There are so many reasons I adore this film. Here’s one: The journey is joyful. Crowe loves everything about music and its world, and he communicates that to us in specific, discrete scenes. The feeling you get singing along to the radio with friends in a moving vehicle. The glee of being at an epic party. How a truly loyal groupie at a backstage buffet knows better than to eat all the steak.
Another thing to love: This is a movie about writing. In September, 2000, I was at the apex of my own career, doing celebrity profiles for American magazines, and Crowe’s script made the hair on the back of my neck stand in recognition. (I wasn’t alone in this: He won both the Oscar and the BAFTA for best original screenplay.) When William meets Bangs for the first time, you expect Bangs to scoff, but no – thrillingly, he takes William seriously.
“Music chooses you,” Bangs proffers (echoing the way I feel about all art that I love). But the music Bangs and William love is fading away, becoming corporate, “an industry of cool.” William will make that rare, magic transition from being a fan to being a part of it. But “you cannot make friends with the rock stars,” Bangs warns. The only way to achieve anything is to be “honest, and unmerciful.”
What essential advice! I chose to write about celebrities because I believe that the people we make famous are the ones who somehow represent what we might be, given the means, access and connections most of us will never have; and therefore, writing about them will communicate something to all of us about what matters. Bangs’s speech tells me that Crowe believes that, too.

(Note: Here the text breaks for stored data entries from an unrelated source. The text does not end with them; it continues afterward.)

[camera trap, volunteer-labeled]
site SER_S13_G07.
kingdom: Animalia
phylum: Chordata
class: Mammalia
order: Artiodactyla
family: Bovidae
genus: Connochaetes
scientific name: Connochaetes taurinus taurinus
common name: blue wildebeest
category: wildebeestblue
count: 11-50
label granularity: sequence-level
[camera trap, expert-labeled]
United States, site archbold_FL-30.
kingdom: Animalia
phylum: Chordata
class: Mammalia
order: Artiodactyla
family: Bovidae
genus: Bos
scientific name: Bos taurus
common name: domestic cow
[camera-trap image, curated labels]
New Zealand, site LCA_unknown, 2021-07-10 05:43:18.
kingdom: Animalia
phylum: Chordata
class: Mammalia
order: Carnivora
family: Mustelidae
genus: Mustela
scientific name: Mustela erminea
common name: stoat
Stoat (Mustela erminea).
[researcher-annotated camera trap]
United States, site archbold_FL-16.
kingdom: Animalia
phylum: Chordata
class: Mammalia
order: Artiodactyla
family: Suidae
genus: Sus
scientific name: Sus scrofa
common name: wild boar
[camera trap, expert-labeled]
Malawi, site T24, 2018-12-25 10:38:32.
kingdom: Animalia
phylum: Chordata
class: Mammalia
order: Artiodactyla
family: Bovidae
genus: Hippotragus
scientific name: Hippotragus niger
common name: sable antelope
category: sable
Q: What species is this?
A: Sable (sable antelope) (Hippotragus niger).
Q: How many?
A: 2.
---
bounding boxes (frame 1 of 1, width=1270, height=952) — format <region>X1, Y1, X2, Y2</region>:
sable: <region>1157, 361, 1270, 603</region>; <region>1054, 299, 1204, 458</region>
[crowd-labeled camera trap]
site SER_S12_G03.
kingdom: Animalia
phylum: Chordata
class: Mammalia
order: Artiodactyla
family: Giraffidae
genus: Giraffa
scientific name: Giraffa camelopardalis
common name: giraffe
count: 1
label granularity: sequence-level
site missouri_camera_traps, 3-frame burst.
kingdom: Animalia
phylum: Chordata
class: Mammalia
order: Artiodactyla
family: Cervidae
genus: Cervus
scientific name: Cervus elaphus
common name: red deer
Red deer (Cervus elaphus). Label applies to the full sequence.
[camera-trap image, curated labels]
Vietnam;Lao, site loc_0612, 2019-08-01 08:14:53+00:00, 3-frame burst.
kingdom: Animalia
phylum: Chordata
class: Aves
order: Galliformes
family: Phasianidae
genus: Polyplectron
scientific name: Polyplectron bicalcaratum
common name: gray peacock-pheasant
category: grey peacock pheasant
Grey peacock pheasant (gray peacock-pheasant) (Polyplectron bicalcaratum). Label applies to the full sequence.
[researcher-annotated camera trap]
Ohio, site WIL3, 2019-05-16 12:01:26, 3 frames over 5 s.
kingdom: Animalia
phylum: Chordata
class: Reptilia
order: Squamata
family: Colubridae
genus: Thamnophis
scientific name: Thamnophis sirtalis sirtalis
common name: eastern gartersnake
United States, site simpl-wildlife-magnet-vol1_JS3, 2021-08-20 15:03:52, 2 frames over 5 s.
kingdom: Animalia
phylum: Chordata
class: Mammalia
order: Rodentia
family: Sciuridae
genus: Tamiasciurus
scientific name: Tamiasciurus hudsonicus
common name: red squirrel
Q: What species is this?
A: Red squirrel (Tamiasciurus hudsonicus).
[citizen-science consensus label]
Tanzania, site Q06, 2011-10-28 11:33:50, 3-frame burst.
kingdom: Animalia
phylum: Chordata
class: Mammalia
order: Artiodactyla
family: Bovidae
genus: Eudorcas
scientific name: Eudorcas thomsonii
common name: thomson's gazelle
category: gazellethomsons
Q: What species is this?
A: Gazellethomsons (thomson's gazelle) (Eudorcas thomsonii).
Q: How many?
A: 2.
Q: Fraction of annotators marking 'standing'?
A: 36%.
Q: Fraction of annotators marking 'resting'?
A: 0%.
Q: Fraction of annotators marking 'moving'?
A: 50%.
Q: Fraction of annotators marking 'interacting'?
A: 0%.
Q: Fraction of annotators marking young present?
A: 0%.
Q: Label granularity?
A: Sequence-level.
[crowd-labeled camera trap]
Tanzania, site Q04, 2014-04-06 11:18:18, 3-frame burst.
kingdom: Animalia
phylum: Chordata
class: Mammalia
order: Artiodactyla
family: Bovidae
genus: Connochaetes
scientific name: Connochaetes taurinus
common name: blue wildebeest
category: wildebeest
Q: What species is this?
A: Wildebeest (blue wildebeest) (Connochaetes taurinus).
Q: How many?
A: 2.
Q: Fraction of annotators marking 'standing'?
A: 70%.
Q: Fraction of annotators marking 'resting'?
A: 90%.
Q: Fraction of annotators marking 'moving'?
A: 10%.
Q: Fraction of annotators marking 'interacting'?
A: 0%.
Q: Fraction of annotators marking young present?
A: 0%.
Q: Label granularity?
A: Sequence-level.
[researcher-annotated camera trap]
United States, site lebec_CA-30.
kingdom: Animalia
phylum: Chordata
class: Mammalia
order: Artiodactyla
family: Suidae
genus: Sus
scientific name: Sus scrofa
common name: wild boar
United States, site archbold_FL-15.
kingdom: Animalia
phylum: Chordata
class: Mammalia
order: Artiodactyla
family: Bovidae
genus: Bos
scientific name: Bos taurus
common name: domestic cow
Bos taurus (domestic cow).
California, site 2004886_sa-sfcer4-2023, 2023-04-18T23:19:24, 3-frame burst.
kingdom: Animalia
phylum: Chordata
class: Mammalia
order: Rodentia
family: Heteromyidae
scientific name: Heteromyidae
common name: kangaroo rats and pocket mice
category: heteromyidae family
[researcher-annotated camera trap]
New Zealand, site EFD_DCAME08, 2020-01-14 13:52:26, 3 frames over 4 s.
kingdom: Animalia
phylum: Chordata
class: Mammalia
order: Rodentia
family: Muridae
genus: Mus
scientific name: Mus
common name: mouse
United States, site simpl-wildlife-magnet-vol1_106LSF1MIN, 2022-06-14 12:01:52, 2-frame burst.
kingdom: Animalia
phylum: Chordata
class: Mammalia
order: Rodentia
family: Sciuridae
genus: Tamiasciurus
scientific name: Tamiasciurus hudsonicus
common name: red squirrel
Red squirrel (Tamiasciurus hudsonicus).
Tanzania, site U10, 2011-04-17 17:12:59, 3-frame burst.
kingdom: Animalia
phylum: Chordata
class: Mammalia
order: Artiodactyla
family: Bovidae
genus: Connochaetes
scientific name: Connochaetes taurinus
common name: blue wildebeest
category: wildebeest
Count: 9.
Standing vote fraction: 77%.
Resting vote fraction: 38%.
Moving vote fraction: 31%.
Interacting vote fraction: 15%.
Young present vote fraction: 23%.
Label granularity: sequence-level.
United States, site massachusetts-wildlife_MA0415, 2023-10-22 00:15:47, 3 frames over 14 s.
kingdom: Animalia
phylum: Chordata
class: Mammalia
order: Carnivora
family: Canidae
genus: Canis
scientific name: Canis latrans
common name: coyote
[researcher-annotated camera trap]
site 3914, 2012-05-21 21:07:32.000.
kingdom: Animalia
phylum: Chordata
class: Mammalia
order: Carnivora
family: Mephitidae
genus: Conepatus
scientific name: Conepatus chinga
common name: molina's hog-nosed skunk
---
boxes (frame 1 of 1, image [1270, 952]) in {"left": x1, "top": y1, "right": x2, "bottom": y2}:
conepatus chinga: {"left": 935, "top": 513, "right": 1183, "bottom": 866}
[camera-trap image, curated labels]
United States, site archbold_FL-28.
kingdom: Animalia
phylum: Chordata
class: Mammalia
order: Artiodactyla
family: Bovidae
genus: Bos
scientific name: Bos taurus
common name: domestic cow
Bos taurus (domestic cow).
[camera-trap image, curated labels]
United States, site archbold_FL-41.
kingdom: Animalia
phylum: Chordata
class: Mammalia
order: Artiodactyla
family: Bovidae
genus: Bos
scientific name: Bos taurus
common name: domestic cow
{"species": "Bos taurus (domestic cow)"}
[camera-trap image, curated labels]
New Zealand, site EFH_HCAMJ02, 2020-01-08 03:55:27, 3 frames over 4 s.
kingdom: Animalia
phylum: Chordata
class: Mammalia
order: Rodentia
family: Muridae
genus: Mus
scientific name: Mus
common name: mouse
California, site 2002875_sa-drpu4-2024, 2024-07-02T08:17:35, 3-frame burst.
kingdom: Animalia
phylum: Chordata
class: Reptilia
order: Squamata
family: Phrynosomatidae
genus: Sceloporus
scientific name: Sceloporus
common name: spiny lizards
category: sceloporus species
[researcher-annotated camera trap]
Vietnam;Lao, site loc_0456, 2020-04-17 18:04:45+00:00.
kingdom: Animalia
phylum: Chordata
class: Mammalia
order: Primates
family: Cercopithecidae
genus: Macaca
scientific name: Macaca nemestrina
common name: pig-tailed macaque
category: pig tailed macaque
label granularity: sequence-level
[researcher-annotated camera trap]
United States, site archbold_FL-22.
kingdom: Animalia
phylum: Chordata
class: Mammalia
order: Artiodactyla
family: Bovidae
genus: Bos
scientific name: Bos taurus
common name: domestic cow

But it’s that word “almost” that defines this movie, and makes my heart constrict. Because achieving what you set out to do is so rare. Most of the time, “almost” is all we get. You’re almost brilliant. What you say will almost matter. Your contribution will almost last. The line Bangs feeds William to sell Rolling Stone on giving him more time – “This is a think piece about a mid-level band struggling with their own limitations” – is both an inside joke (that’s what every story is, ha ha!) and pure truth (that’s what every story is, shuddering sigh).
The idea that Stillwater is almost famous at the moment when rock is almost dead is also poignant to me – that idea of missing something before it’s gone that I mentioned at the top – because that happened to me, too, with magazines. When this film arrived, I was 38; I finally knew something about writing. Magazines were flying me to New York, Los Angeles and London and giving me 5,000 words to describe what I saw. Celebrity profiles were following all the strictures of legitimate journalism, and writing for Premiere, GQ, Rolling Stone and Vanity Fair felt like contributing something to the culture.
But I could see the end coming fast. The access to people was waning. The ad money was fleeing to the internet. The number of magazines that wanted writers to tell the truth was dwindling. I’d glimpsed the top, the great-perfect-shining thing that we’d pulled off, at the very moment I could see it crumbling away beneath me.
“It’s all happening,” is Penny Lane’s catchphrase; and that, too, is double-edged. We’re here, we’re feeling this, let’s remember to be in it. Because in a flash, it won’t be happening anymore. Why do things that are great slip away? Because time goes in only one direction. Big-band music ebbs away for rock, which ebbs away for hip hop. Albums move aside for streaming. Newspaper culture is supplanted by the internet. Rolling Stone itself goes from being counterculture to broadly important – a unifier, a gathering place at the junction of music, celebrity and politics, a preinternet web – to peripheral.
It’s all happening, again. Still. Always. Those of us who were there, who got to experience for a second how fun it was, should count ourselves lucky but not dwell on it too much, because utter irrelevance that way lies. Great art, like great moments, fills you with both longing for it and nostalgia about it, even while you’re in it. The minute you know it’s all happening, it’s not happening any more. That, my friends, is life.
Here’s the main reason I adore Almost Famous. It’s a hero’s journey for the uncool. “One day you’ll be cool,” William’s sister (Zooey Deschanel – Crowe had a genius for casting this film) tells him, which sets him on his way.
At his lowest, Bangs sets him straight: “They make you feel cool, but hey, I met you – you are not cool,” he says.
Then near the end (rule of three!), Bangs delivers this gift: “The only true currency in this bankrupt world is what you share with someone else when you’re not cool.” I’m almost crying right now.
Finally: William’s mom. Crowe and McDormand give us a mom for the ages, with an Act 3 phone speech destined to be an audition monologue for the rest of time. So go, watch this movie. Be bold and mighty forces will come to your aid. It’s not too late for you to become a person of substance.